多種・多様な石器を製作して,用途による使い分けをするなど,高度な技術をもち,豊かな生活を営んでいたことがわかります。

石斧・環状石斧・環石

石斧

○石斧(せきふ)
石斧には,表面を磨いた斧(磨製石斧)や打ち欠いただけの斧(打製石斧)があり,上野原遺跡からは両石斧とも出土しています。石斧は,全長20cm,重さ1kg,刃の長さ9cmの大型品から,全長5cm,重さ10g,刃の長さ2cmの小型品まであり,大木の伐採用の斧から加工具の鑿(のみ)まで幅広く用途に応じた種類の石斧を使用していたものと思われます。

○環状石斧(かんじょうせきふ)
ドーナツ形で,外側の縁は鋭い刃がつけられており,全部で5点出土しました。いずれも割れたり,表面は焼けてくすんでいたりしていますが,用途は不明です。

○環石(かんせき)
環状石斧と同じようにドーナツ形ですが,環状石斧と違い外側に刃が付いておらず,用途も不明です。1点出土しました。

石鏃・石槍

石鏃・石槍

○石鏃(せきぞく)
縄文時代に発達した石の矢じりです。主に狩猟の道具である弓矢の先につけて使いました。大きさや形がいろいろあるところから,鹿は大形の石鏃,鳥は小形の石鏃等,対象とする獲物によって矢じりを使い分けていたと考えられます。

○石槍(いしやり)
長い柄をつけ,槍として,主に狩猟の道具に使われました。石槍は,木の葉状の細長い形をした石器で,旧石器時代から縄文時代の早い時代にかけて使用されていました。上野原遺跡のこの時期まで使われていた例は少ないようです。

石皿(いしざら)・磨石(すりいし)・敲石(たたきいし)

石皿・磨石・敲石

石皿や磨石,敲石は,縄文時代の主な食料であるドングリなどの木の実を石で割り,石皿の上で磨石を使い擦りつぶして粉にする製粉の道具です。
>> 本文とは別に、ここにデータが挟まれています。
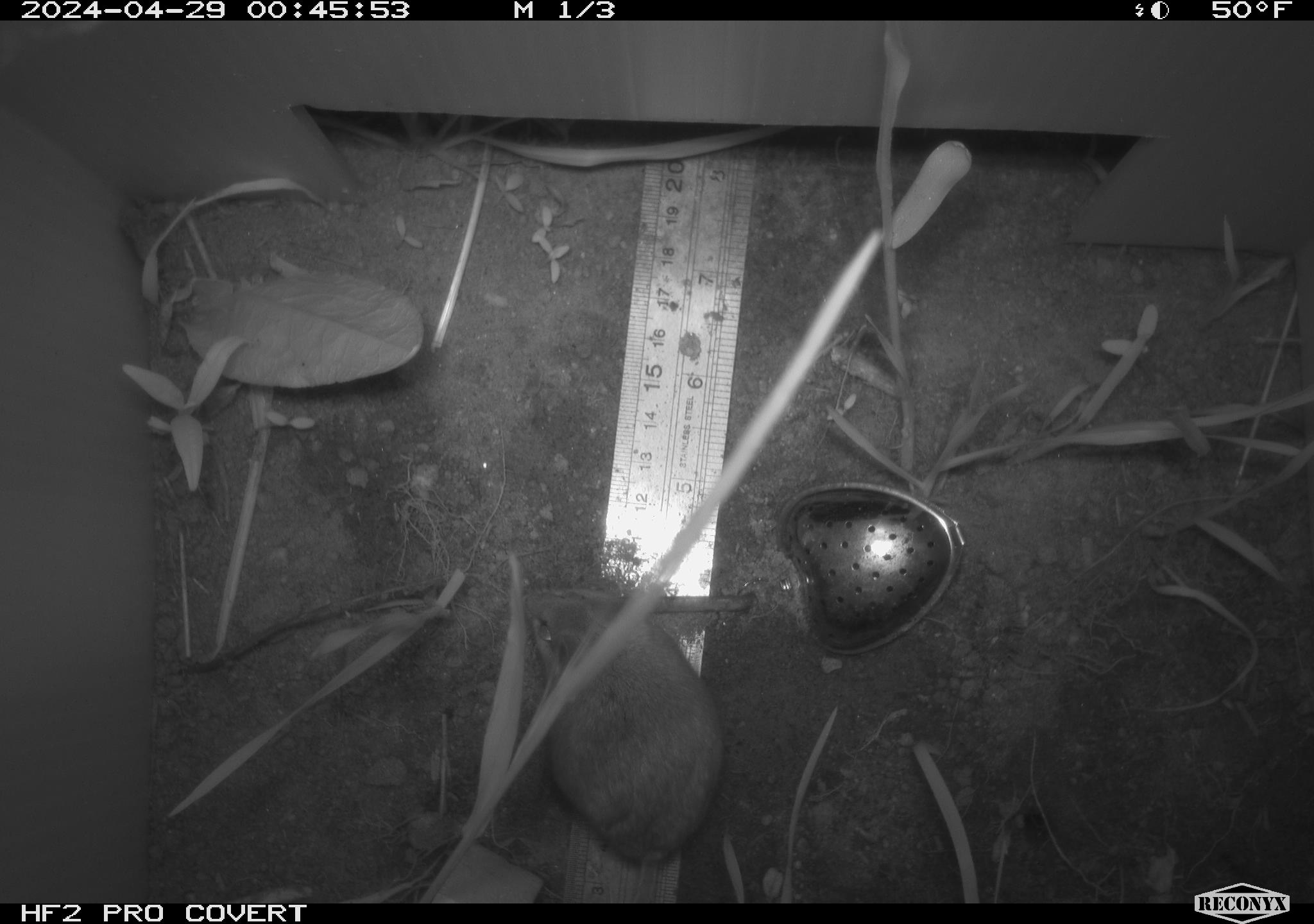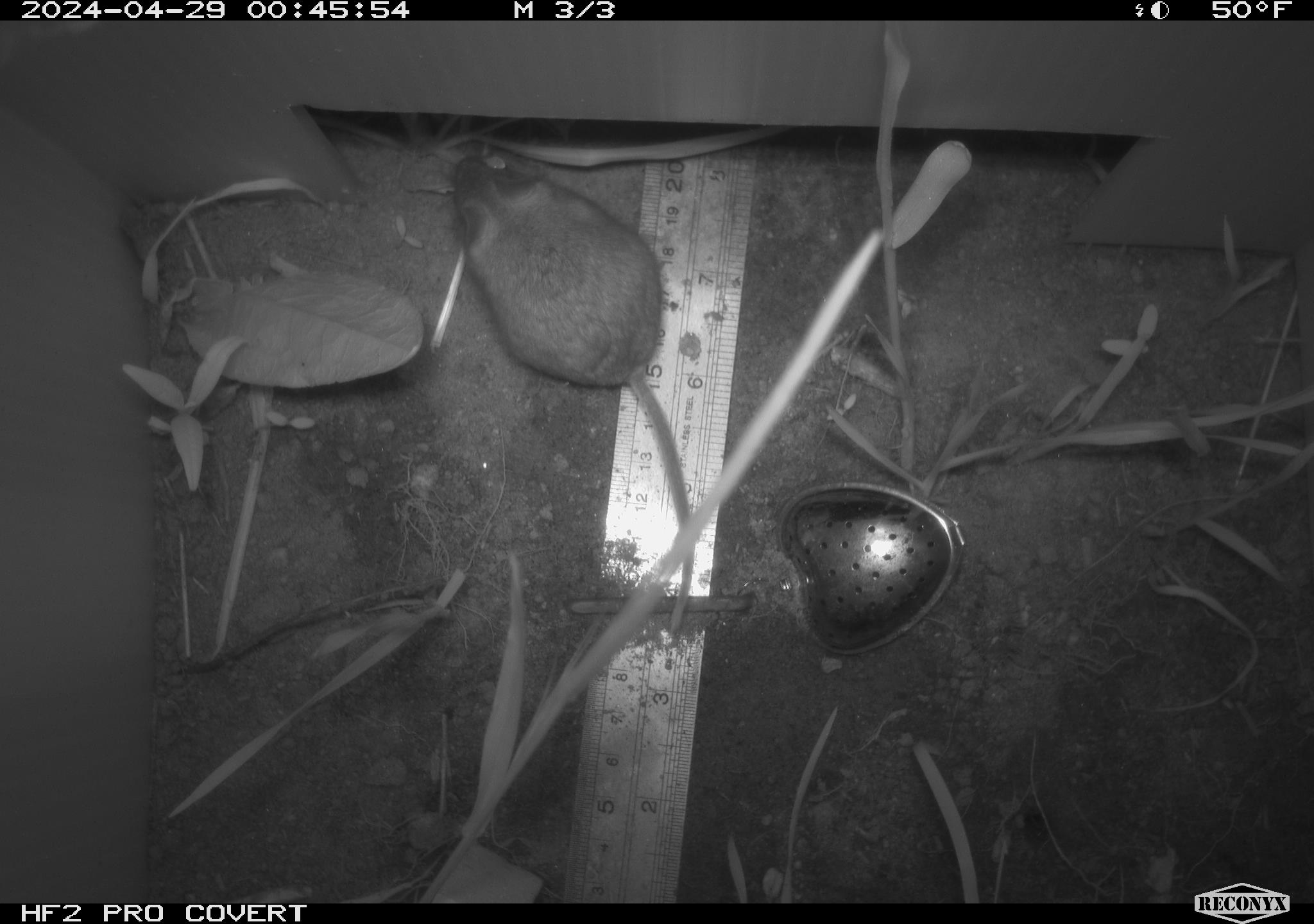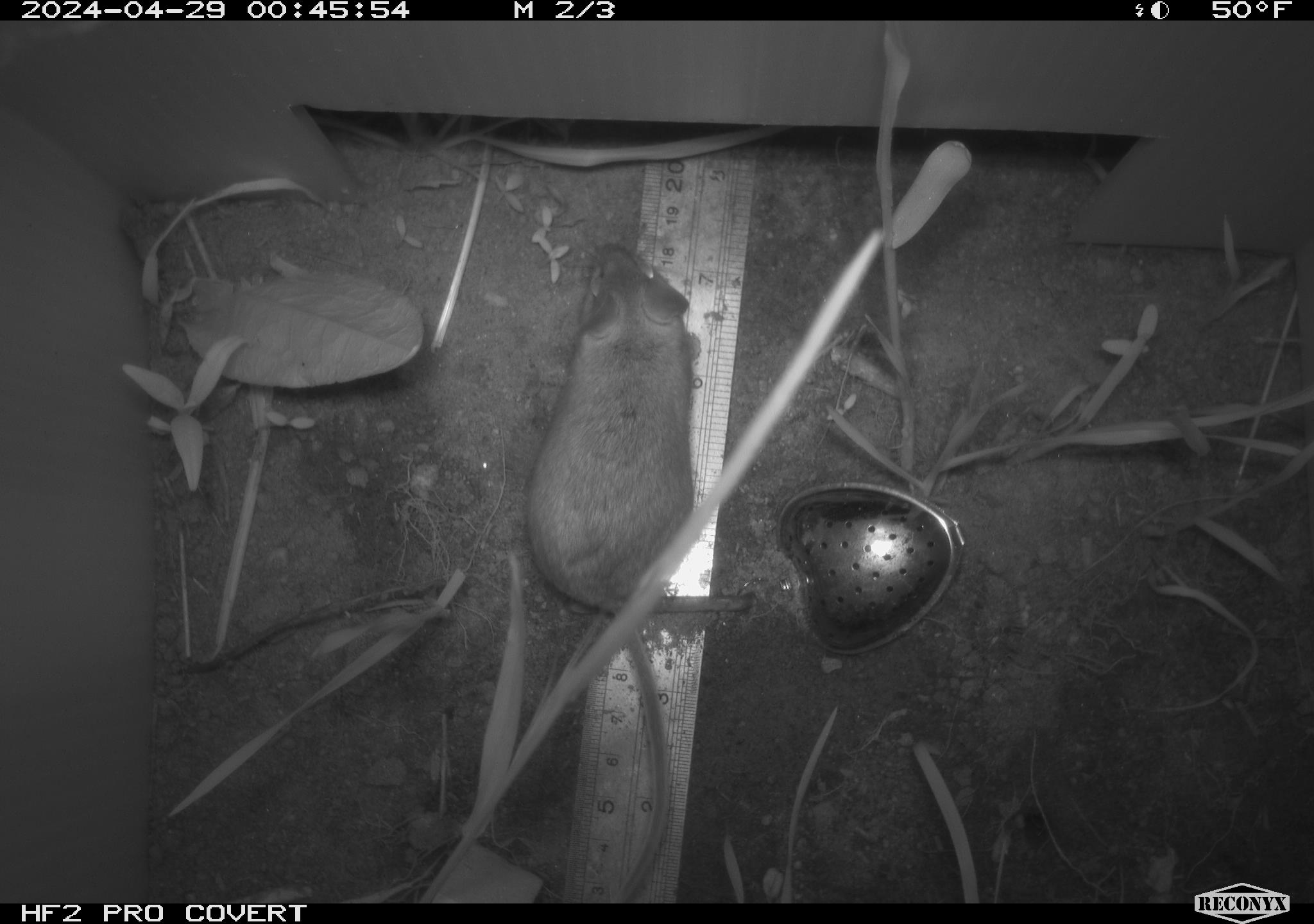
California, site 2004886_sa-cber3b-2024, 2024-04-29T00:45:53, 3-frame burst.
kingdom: Animalia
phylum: Chordata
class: Mammalia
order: Rodentia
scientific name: Rodentia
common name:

石皿は長年使い続けてくぼみ,磨石は手になじむ大きさで,表面は滑らかになっています。また,敲石は物を割るため,あるいは石器を作るときのハンマーとして使用したために,石の端の部分は欠けたりして凹凸になっているのが特徴です。

石 匙(いしさじ)

石匙

石匙は,石鏃や石斧とともに,縄文時代の特徴的な石器の一つです。ものを切ったり,皮をはいだりするときに用いられた道具で,縦長のものと横長のものがあり,一方につまみをつけるのがこの石器の特徴です。上野原遺跡ではていねいに作った台形のものが数多く出土しています。

異形石器(いけいせっき)

異形石器

石鏃,石斧などの実用的な石器は用途に応じてそれぞれ一定の形に作られていますが,これらとは異なった形をしていることから,総称して異形石器と呼ばれています。形も様々で,あるものは人形,あるものは動物に似ており,何に使われたかははっきりしません。祭りの儀式用とも考えられています。不思議な石器です。

石製品

石で作られた実用的な道具を「石器」と呼ぶのに対して,非実用品を「石製品」と呼んでいます。上野原遺跡の石製品には,垂飾,耳飾り,軽石製品があり,いずれも装飾品と考えられています。しかし,現代のアクセサリーとはやや異なり,魔除けや祓いの役割が大きかったものと考えられることから,縄文人の精神文化を理解する手だてとなるものです。

石製垂飾・石製耳飾り

石製品

○石製垂飾(せきせいすいしょく)
ごく普通の石に穴をあけて,ペンダント風に仕上げてあります。穴のあけ方や用途については謎ですが,特別な意味のある製品であることだけは間違いないようです。

○石製耳飾り(せきせいみみかざり)
軽石や凝灰岩を削ったり,こすったりして土製耳飾りと同じ様な形に仕上げた石製耳飾りで,中には赤色顔料で彩色したものもありました。祭り事などで使用されていたのではないでしょうか。